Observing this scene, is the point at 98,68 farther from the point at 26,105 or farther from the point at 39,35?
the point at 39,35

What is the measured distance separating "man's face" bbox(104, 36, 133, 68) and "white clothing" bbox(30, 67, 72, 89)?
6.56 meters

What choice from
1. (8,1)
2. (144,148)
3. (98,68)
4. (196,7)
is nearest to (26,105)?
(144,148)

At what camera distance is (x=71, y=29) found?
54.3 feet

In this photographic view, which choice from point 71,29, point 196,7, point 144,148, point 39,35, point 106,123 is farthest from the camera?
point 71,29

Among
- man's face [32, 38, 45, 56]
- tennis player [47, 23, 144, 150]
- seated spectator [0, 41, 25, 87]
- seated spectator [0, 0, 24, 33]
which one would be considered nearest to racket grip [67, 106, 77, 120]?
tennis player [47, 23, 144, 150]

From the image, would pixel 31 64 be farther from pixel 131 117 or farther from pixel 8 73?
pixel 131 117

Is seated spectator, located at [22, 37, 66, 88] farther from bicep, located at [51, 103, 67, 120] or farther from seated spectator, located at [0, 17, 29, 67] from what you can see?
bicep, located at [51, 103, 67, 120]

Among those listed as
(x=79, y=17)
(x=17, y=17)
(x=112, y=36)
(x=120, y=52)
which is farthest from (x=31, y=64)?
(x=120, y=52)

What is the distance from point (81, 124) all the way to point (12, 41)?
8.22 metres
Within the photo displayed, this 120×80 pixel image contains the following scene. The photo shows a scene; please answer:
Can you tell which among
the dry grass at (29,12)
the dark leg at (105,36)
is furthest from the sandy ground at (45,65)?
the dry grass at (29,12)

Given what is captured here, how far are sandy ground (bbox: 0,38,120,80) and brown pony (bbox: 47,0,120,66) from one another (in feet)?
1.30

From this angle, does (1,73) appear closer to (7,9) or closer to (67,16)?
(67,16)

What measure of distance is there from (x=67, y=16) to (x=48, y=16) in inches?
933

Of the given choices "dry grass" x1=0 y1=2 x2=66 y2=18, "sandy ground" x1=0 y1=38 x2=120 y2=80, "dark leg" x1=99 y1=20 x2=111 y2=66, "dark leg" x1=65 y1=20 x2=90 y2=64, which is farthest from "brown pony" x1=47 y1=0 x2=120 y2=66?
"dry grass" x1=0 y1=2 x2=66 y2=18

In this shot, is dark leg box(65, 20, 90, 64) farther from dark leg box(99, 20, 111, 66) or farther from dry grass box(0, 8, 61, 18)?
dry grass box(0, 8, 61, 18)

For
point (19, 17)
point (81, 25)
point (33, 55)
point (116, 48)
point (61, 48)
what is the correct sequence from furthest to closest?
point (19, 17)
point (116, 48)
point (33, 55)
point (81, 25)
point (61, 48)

•••

◆ Given instruction ◆
Quote word for word everything from the line containing "From this angle, does" down to the end of the records, including both of those ends.

◆ Answer ◆
From this angle, does (1,73) appear closer to (7,9) or closer to (67,16)?
(67,16)

What measure of distance is there from (x=67, y=16) to (x=48, y=16) in inches?
933

Of the given choices "dry grass" x1=0 y1=2 x2=66 y2=18, "sandy ground" x1=0 y1=38 x2=120 y2=80, "dark leg" x1=99 y1=20 x2=111 y2=66, "dark leg" x1=65 y1=20 x2=90 y2=64, which is farthest from "brown pony" x1=47 y1=0 x2=120 y2=66?
"dry grass" x1=0 y1=2 x2=66 y2=18

In this shot, is dark leg box(65, 20, 90, 64) farther from dark leg box(99, 20, 111, 66) or farther from dry grass box(0, 8, 61, 18)?
dry grass box(0, 8, 61, 18)

For
point (19, 17)
point (81, 25)
point (33, 55)
point (116, 48)
point (61, 48)
what is the correct sequence from furthest to closest?
point (19, 17)
point (116, 48)
point (33, 55)
point (81, 25)
point (61, 48)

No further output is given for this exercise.